Oil Tanker Shortage Emerges After Red Sea Crisis Disrupts Global Trade

The Red Sea shipping crisis has been an explosive mess for the international shipping community and the global economy. With oil tankers increasingly steering clear of the southern Red Sea and the Bab el Mandeb Strait, shipping capacity has rapidly tightened, pressuring daily rates higher. 

Bloomberg reports only two new supertankers will join the global fleet in 2024, the fewest additions in forty years and about 90% below the yearly average over the last two decades. 

“The impact of the diversions can be seen every day in shipping in general, and I would say crude oil and product tanker shipping,” specifically, Alexander Saverys, CEO of Euronav NV, one of the largest tanker owners in the world, told investors during an earnings call earlier this month. 

Saverys said low deliveries and an aging global fleet are a perfect recipe for a positive outlook on tankers. 

We have stated that Houthi attacks on commercial shipping are the “next supply-driven inflation shock.” As a result, a key Clean Tanker rate tracked by the Baltic Exchange has moved north of $100,000 per day due to the disruptions, caused longer sails, which tightens capacity on the seas. 

The US and UK airstrikes on Houthi militants in Yemen were one of the major drivers that sent tanker rates soaring in the second half of January. Many of these tankers, hauling fuels like gasoline and diesel, have been forced to navigate around Africa. 

Charts from the latest Goldman Oil Tracker (full report available to pro subscribers in the usual place) show flows through the Bab-El-Mandeb continue to deteriorate and remain down 1.8mb/d (or 27% on a 14DMA Basis) since disruptions started on December 18. 

Goldman also shows tanker rates have surged.

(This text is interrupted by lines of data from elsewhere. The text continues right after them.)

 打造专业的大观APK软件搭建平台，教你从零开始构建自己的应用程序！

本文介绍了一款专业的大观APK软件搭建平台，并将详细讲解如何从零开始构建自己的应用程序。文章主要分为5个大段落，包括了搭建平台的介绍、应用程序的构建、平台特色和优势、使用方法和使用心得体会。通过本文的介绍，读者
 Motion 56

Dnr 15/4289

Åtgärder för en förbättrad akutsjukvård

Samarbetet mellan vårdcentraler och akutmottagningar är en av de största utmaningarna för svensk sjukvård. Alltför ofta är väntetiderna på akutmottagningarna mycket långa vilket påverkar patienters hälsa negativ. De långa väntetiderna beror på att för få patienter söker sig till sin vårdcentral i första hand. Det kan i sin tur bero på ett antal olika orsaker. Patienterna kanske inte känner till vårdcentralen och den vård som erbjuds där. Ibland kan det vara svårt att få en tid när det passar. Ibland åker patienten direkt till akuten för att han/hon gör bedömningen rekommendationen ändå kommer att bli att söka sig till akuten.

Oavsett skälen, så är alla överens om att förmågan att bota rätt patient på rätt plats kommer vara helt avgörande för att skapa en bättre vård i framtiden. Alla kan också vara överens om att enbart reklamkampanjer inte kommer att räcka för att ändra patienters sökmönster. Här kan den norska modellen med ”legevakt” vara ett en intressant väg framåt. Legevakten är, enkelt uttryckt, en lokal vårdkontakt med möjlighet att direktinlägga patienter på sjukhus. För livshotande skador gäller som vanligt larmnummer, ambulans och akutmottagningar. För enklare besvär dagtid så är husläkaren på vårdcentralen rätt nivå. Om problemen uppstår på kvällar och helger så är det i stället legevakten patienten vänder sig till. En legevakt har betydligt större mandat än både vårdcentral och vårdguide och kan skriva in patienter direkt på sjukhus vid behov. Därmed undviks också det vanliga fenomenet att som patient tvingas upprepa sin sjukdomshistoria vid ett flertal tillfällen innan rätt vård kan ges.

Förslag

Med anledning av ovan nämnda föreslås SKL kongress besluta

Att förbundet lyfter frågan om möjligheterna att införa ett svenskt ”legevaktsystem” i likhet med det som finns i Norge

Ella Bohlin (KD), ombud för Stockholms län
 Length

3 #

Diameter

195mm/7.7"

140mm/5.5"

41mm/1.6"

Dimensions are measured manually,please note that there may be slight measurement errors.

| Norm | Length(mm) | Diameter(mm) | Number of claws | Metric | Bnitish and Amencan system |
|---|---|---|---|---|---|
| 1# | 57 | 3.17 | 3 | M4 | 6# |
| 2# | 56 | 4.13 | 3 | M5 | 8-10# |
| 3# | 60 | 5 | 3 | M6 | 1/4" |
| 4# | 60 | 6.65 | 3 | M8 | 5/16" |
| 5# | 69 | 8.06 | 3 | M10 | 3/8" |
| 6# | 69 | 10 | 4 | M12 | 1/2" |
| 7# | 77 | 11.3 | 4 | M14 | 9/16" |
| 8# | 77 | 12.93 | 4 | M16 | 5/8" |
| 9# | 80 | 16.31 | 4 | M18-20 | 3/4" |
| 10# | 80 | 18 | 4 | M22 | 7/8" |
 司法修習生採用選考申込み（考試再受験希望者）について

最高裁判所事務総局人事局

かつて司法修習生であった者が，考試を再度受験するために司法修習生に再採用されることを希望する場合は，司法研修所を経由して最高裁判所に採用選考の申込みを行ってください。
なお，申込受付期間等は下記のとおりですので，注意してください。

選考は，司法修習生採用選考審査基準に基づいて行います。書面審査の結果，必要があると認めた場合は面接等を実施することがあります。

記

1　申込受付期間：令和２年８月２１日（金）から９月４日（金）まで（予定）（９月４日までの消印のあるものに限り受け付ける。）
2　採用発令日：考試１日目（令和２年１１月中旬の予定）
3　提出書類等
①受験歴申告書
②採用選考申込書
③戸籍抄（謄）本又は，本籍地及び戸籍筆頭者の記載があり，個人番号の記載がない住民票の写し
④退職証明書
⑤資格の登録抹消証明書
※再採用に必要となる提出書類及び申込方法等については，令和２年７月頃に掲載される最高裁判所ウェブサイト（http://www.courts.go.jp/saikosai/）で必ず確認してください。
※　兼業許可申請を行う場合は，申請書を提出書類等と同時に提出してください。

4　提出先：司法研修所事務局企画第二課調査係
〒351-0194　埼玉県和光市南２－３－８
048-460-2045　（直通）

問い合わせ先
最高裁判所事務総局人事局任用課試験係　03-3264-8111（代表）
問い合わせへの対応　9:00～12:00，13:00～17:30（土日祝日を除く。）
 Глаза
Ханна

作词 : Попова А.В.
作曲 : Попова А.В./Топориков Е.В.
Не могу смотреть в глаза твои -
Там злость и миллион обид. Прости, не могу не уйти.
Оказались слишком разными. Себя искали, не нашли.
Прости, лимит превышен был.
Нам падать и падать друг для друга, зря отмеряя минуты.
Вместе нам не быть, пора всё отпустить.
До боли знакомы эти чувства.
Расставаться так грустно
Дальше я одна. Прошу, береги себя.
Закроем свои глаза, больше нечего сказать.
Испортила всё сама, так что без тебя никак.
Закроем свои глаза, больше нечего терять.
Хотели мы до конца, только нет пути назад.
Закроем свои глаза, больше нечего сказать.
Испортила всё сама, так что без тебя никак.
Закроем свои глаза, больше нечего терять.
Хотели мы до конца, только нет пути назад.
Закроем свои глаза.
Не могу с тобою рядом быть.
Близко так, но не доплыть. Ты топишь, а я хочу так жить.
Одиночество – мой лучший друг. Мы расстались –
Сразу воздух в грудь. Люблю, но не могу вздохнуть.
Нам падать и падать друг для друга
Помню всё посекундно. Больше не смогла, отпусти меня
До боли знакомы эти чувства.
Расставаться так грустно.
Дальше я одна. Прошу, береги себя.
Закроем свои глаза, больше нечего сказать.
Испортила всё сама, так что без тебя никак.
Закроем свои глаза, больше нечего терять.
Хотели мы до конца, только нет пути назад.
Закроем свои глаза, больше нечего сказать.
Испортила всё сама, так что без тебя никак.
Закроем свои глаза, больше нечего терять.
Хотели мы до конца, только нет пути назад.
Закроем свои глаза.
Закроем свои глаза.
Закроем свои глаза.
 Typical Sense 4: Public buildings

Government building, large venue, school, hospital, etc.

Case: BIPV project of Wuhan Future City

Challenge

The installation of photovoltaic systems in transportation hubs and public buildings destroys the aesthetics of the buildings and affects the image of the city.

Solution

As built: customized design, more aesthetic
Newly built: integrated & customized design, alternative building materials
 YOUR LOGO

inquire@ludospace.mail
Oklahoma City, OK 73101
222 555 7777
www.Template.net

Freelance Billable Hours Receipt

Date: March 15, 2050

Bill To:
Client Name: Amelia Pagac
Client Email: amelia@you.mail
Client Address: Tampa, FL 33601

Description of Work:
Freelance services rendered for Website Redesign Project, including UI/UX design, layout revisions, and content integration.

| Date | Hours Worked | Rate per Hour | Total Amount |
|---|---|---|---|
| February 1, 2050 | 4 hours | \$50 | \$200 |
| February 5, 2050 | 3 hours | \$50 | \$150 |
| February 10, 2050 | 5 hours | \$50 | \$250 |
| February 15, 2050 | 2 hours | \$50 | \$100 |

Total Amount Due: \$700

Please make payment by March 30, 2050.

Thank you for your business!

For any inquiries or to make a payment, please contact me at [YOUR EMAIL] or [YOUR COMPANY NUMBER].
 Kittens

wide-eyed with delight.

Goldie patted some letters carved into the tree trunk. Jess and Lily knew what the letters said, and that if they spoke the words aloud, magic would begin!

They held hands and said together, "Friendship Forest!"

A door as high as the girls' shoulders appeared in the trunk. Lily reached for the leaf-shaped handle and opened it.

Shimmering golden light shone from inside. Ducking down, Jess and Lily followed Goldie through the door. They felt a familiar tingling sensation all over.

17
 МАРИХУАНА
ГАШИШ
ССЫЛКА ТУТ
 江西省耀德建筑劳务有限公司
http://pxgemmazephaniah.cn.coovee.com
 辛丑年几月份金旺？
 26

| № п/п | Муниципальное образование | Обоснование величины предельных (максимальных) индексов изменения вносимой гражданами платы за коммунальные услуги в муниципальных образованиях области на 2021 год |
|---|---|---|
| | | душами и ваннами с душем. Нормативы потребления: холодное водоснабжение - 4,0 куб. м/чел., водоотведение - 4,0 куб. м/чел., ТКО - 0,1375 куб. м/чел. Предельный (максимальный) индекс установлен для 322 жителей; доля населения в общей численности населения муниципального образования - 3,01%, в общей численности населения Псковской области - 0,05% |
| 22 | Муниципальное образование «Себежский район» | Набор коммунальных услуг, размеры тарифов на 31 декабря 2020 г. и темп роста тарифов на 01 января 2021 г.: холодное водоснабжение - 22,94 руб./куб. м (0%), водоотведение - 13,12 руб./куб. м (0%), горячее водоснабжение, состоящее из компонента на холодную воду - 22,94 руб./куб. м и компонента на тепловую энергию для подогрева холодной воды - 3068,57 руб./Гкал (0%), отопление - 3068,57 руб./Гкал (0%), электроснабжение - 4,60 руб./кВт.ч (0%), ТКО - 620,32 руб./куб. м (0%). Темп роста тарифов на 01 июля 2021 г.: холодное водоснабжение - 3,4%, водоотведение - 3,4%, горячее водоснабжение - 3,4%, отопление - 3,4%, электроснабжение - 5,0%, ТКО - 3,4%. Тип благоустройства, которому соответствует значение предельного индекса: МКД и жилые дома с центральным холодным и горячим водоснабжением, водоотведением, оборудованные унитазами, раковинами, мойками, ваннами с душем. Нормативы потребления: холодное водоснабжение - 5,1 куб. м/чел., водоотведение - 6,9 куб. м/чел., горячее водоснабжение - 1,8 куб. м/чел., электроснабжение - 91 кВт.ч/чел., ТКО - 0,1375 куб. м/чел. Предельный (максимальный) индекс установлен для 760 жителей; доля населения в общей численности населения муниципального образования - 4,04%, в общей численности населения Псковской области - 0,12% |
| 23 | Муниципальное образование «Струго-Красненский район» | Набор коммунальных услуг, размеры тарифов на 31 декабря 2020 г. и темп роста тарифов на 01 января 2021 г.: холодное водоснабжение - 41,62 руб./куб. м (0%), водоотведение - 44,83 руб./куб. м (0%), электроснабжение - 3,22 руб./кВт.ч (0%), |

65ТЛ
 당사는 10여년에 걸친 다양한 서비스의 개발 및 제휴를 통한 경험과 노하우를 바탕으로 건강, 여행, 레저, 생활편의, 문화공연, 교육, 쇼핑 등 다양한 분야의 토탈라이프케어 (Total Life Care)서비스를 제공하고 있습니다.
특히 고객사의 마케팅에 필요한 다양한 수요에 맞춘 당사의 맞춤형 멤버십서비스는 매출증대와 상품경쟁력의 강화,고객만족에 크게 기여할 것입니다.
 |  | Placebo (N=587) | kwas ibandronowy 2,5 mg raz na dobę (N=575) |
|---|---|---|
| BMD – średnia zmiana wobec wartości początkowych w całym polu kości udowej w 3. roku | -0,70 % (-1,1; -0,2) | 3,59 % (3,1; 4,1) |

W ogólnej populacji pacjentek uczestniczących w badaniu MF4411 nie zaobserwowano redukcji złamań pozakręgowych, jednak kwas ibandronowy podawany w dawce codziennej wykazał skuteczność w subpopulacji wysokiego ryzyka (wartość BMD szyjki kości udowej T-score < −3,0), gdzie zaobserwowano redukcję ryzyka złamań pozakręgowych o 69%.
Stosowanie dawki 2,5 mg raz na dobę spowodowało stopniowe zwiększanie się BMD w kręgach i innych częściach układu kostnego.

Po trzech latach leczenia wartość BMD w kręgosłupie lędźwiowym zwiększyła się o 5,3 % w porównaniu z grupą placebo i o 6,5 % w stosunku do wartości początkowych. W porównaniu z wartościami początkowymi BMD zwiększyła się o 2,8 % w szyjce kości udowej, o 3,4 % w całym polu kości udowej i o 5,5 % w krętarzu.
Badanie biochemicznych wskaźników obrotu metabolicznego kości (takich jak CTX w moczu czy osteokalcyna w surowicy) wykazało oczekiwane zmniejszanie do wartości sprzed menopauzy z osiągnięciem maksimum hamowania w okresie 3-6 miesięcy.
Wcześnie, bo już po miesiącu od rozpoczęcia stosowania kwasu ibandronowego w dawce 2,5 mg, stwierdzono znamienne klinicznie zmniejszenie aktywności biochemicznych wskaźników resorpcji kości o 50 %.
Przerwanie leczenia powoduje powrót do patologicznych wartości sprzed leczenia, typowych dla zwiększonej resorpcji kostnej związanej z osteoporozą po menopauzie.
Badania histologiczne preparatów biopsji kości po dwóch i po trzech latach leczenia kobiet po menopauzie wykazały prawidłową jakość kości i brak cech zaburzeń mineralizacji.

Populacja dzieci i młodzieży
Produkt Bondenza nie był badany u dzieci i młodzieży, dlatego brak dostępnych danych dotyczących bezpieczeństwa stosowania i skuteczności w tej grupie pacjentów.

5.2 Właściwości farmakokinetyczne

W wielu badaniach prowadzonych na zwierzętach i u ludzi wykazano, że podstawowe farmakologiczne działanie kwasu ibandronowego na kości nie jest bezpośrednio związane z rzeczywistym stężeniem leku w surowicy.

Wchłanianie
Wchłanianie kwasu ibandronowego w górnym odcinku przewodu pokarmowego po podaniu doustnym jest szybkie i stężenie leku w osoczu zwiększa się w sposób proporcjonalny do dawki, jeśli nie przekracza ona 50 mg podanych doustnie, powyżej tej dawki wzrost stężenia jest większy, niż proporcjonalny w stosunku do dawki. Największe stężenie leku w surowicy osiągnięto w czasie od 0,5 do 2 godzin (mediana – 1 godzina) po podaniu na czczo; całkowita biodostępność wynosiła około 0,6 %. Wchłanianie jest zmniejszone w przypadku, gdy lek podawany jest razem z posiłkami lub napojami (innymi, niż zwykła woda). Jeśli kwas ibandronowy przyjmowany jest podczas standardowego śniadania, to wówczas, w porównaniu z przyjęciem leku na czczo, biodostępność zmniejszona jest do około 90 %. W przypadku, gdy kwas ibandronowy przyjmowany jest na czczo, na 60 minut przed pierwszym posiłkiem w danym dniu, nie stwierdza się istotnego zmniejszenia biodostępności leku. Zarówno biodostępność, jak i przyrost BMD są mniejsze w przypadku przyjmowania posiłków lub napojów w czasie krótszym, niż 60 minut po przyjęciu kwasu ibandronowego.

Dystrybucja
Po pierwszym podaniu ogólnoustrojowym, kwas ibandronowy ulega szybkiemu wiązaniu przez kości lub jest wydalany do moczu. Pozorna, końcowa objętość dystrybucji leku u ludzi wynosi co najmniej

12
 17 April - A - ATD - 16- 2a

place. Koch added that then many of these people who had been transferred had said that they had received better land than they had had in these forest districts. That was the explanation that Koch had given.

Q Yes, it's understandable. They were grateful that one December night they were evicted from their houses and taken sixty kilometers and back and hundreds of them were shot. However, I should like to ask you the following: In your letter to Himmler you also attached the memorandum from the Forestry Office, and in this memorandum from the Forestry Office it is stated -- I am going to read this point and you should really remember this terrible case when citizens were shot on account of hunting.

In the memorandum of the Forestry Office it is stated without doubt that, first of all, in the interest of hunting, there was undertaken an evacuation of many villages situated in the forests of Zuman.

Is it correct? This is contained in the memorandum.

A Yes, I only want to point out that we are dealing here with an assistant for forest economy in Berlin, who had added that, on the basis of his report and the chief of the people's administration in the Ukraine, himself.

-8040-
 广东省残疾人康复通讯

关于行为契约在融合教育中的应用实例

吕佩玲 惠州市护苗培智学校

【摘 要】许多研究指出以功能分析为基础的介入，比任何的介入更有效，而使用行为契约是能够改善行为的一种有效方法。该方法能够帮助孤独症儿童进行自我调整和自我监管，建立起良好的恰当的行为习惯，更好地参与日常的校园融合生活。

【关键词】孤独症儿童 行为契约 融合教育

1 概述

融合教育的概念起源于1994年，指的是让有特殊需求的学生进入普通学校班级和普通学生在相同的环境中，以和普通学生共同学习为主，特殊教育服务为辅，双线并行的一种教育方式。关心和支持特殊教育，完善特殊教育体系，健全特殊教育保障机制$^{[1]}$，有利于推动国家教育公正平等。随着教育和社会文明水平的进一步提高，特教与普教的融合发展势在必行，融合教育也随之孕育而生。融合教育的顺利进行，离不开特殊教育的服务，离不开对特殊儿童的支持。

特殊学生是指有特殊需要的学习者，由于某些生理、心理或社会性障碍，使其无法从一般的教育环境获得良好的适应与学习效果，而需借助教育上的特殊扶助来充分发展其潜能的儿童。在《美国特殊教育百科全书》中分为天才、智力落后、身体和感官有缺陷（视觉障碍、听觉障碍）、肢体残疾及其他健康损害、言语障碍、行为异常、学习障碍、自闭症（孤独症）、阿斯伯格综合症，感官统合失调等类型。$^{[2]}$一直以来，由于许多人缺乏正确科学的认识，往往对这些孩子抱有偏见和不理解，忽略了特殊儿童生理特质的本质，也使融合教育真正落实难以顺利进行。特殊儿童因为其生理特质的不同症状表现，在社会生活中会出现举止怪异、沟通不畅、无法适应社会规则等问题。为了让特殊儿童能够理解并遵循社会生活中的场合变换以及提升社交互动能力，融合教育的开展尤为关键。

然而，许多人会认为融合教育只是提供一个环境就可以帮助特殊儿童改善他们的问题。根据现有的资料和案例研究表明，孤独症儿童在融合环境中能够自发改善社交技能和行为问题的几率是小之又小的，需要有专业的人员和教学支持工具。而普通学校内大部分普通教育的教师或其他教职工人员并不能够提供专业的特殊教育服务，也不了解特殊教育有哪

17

“The situation is tight in the tanker market, in particular for crude oil tankers,” said Enrico Paglia, research manager at Banchero Costa, a shipping services firm. He warned, “It will be even tighter in the future.”

Bloomberg noted, “The tanker shortage comes as the efficiency of the global fleet is faltering. In addition to many vessels sailing around southern Africa instead of through the Red Sea and Suez Canal, a burgeoning dark fleet means that many ships are only available to certain customers.” 

Meanwhile, data from Banchero Costa shows the tanker order book will be extremely low in the next couple of years: Only five new tankers are expected to join the global fleet in 2025. That compares with 42 ships delivered in 2022. 

How long until the next tanker glut?